Cualquier lógica jurídica impone que, desde entonces, es un “sujeto” dado que esa vida no es genérica, sino que es poseída por “alguien”, que no es precisamente la madre. Se trata por ello, en derecho, de un auténtico y efectivo “tercero” cualquiera sea el grado de desarrollo e independientemente de que se lo quiera nominar o no como persona.

Es por esto que el aborto, más allá de las cuestiones específicas de tipicidad, es en su acción esencial “matar” “a otro”, tal como se define al homicidio en el artículo 79 del Código Penal. Con su legalización o despenalización el Estado facilita, financia y hasta de se obliga a realizarlo como prestación directa, en favor de un determinado sector de la población otorgándole a la misma, de pleno derecho, el carácter de dominante por sobre otro grupo determinado, dado que se le permite efectuarlo en consideración de su exclusiva conveniencia, utilidad o comodidad, lo que repugna al trato digno que merece el ser humano “en cualquier circunstancia” (art. 51 Código Civil y Comercial de la Nación) y lesiona tanto evidentes derechos individuales como los que universal y colectivamente le corresponden a toda la especie humana pues “esos graves crímenes constituyen una amenaza para la paz, la seguridad y el bienestar de la humanidad” (Estatuto de Roma, Preámbulo, párrafo 3ro)”
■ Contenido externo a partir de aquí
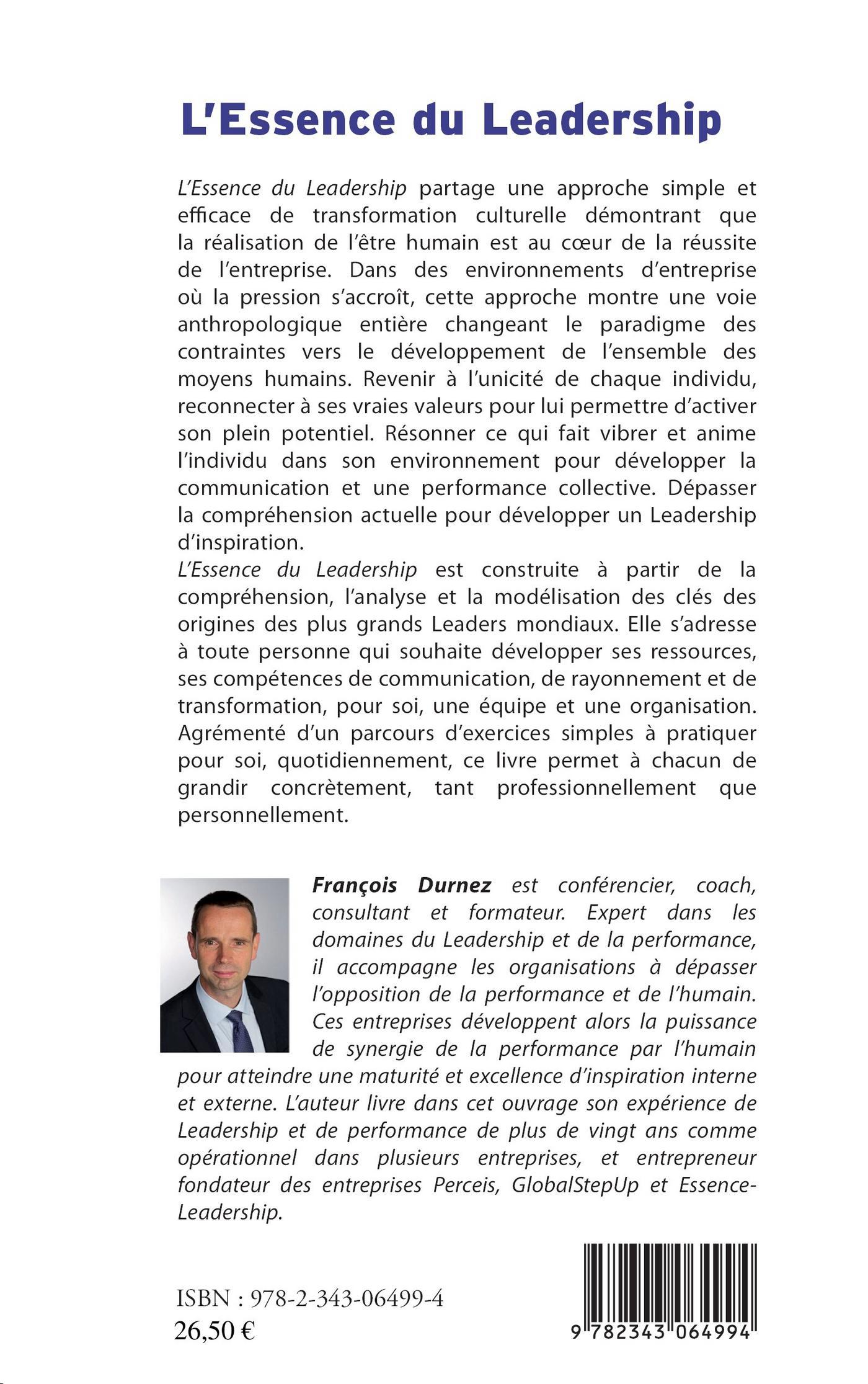 L'Essence du Leadership

L'Essence du Leadership partage une approche simple et efficace de transformation culturelle démontrant que la réalisation de l'être humain est au cœur de la réussite de l'entreprise. Dans des environnements d'entreprise où la pression s'accroît, cette approche montre une voie anthropologique entière changeant le paradigme des contraintes vers le développement de l'ensemble des moyens humains. Revenir à l'unicité de chaque individu, reconnecter à ses vraies valeurs pour lui permettre d'activer son plein potentiel. Résonner ce qui fait vibrer et anime l'individu dans son environnement pour développer la communication et une performance collective. Dépasser la compréhension actuelle pour développer un Leadership d'inspiration.
L'Essence du Leadership est construite à partir de la compréhension, l'analyse et la modélisation des clés des origines des plus grands Leaders mondiaux. Elle s'adresse à toute personne qui souhaite développer ses ressources, ses compétences de communication, de rayonnement et de transformation, pour soi, une équipe et une organisation. Agrémenté d'un parcours d'exercices simples à pratiquer pour soi, quotidiennement, ce livre permet à chacun de grandir concrètement, tant professionnellement que personnellement.

François Durnez est conférencier, coach, consultant et formateur. Expert dans les domaines du Leadership et de la performance, il accompagne les organisations à dépasser l'opposition de la performance et de l'humain. Ces entreprises développent alors la puissance de synergie de la performance par l'humain pour atteindre une maturité et excellence d'inspiration interne et externe. L'auteur livre dans cet ouvrage son expérience de Leadership et de performance de plus de vingt ans comme opérationnel dans plusieurs entreprises, et entrepreneur fondateur des entreprises Perceis, GlobalStepUp et Essence-Leadership.

ISBN : 978-2-343-06499-4
26,50 €

9 782343 064994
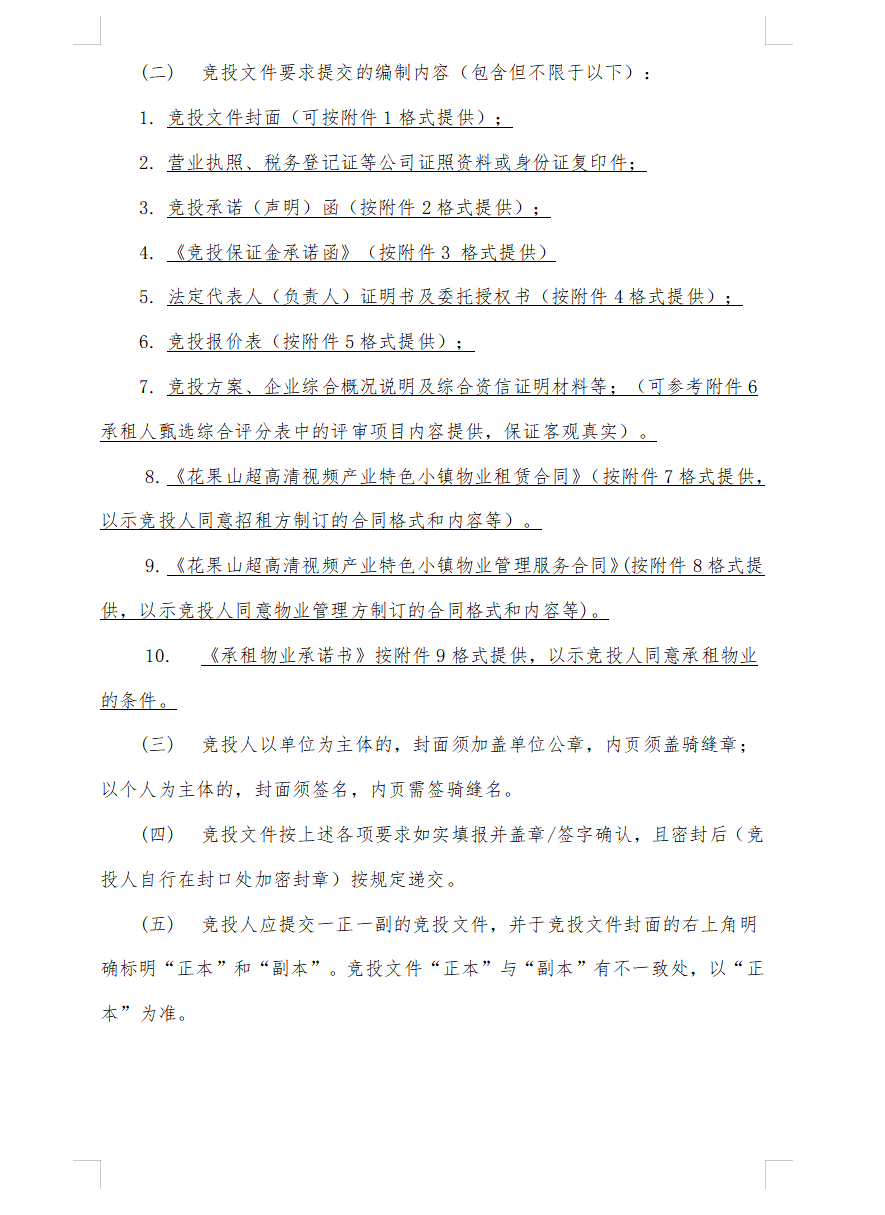 （二） 竞投文件要求提交的编制内容（包含但不限于以下）：

1. 竞投文件封面（可按附件 1 格式提供）；

2. 营业执照、税务登记证等公司证照资料或身份证复印件；

3. 竞投承诺（声明）函（按附件 2 格式提供）；

4. 《竞投保证金承诺函》（按附件 3 格式提供）

5. 法定代表人（负责人）证明书及委托授权书（按附件 4 格式提供）；

6. 竞投报价表（按附件 5 格式提供）；

7. 竞投方案、企业综合概况说明及综合资信证明材料等；（可参考附件 6 承租人甄选综合评分表中的评审项目内容提供，保证客观真实）。

8.《花果山超高清视频产业特色小镇物业租赁合同》（按附件 7 格式提供，以示竞投人同意招租方制订的合同格式和内容等）。

9.《花果山超高清视频产业特色小镇物业管理服务合同》(按附件 8 格式提供，以示竞投人同意物业管理方制订的合同格式和内容等)。

10. 《承租物业承诺书》按附件 9 格式提供，以示竞投人同意承租物业的条件。

（三） 竞投人以单位为主体的，封面须加盖单位公章，内页须盖骑缝章；以个人为主体的，封面须签名，内页需签骑缝名。

（四） 竞投文件按上述各项要求如实填报并盖章/签字确认，且密封后（竞投人自行在封口处加密封章）按规定递交。

（五） 竞投人应提交一正一副的竞投文件，并于竞投文件封面的右上角明确标明“正本”和“副本”。竞投文件“正本”与“副本”有不一致处，以“正本”为准。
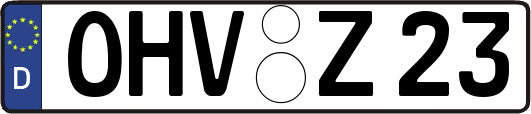 D OHV Z 23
Como ocurrió con la esclavitud, resulta insostenible que desde el Estado pueda seguir estableciéndose que una parte de la humanidad tenga el derecho de matar a otra. Esta es la única verdad sustancial, aunque se lo quiera disimular bajo burlescos eufemismos, como el de que el nuevo ser humano se trata en realidad de un “fenómeno”, según el Ministro de Salud de la Nación, o de justificar a través de sentimentalismos que se presentan de forma dramática por los activistas junto a estadísticas incomprobables, inverosímiles o falsas. Nuestro querido país no debe participar de esta aberración.

Por Pedro Javier María Andereggen

Presidente de la Corporación de Abogados Católicos.